**Dataset excerpt**
Start of Block

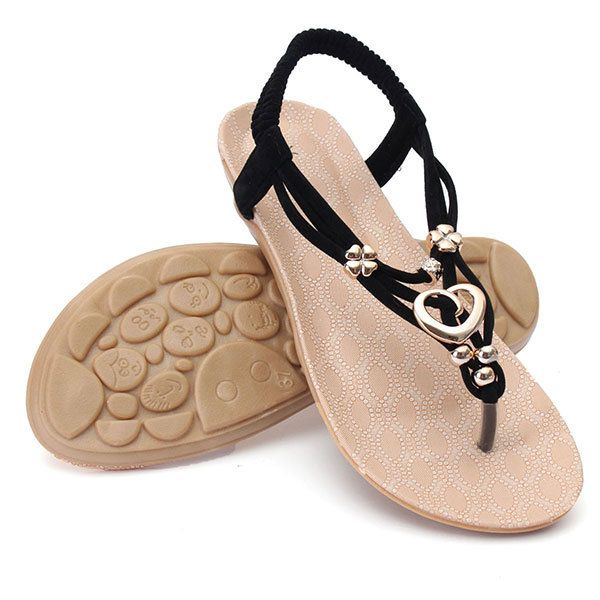 Women Summer Comfortable Flats Sandals Slip On Soft Fashion Beach Sandals Shoes - US$15.23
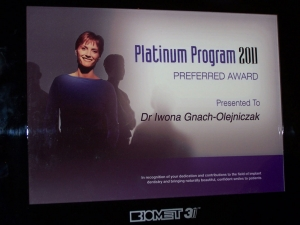 PLATINUM PROGRAM PREFERRED AWARD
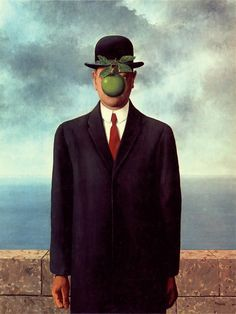 """The Son of Man, Rene Magritte -- self-portrait with the hope of conveying important messages about the individual. Magritte stated """"Everything we see hides another thing. We always want to see what is hidden by what we see. There is an interest in that which is hidden and which the visible does not show us. This interest can take the form of a quite intense feeling, a sort of conflict, one might say, between the visible that is hidden and the visible that is present."""""""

End of Block

**Exercise**
Without changing a word, restate the listing above; the pictures stay out.

**Task solution**
 Women Summer Comfortable Flats Sandals Slip On Soft Fashion Beach Sandals Shoes - US$15.23
 PLATINUM PROGRAM PREFERRED AWARD
 """The Son of Man, Rene Magritte -- self-portrait with the hope of conveying important messages about the individual. Magritte stated """"Everything we see hides another thing. We always want to see what is hidden by what we see. There is an interest in that which is hidden and which the visible does not show us. This interest can take the form of a quite intense feeling, a sort of conflict, one might say, between the visible that is hidden and the visible that is present."""""""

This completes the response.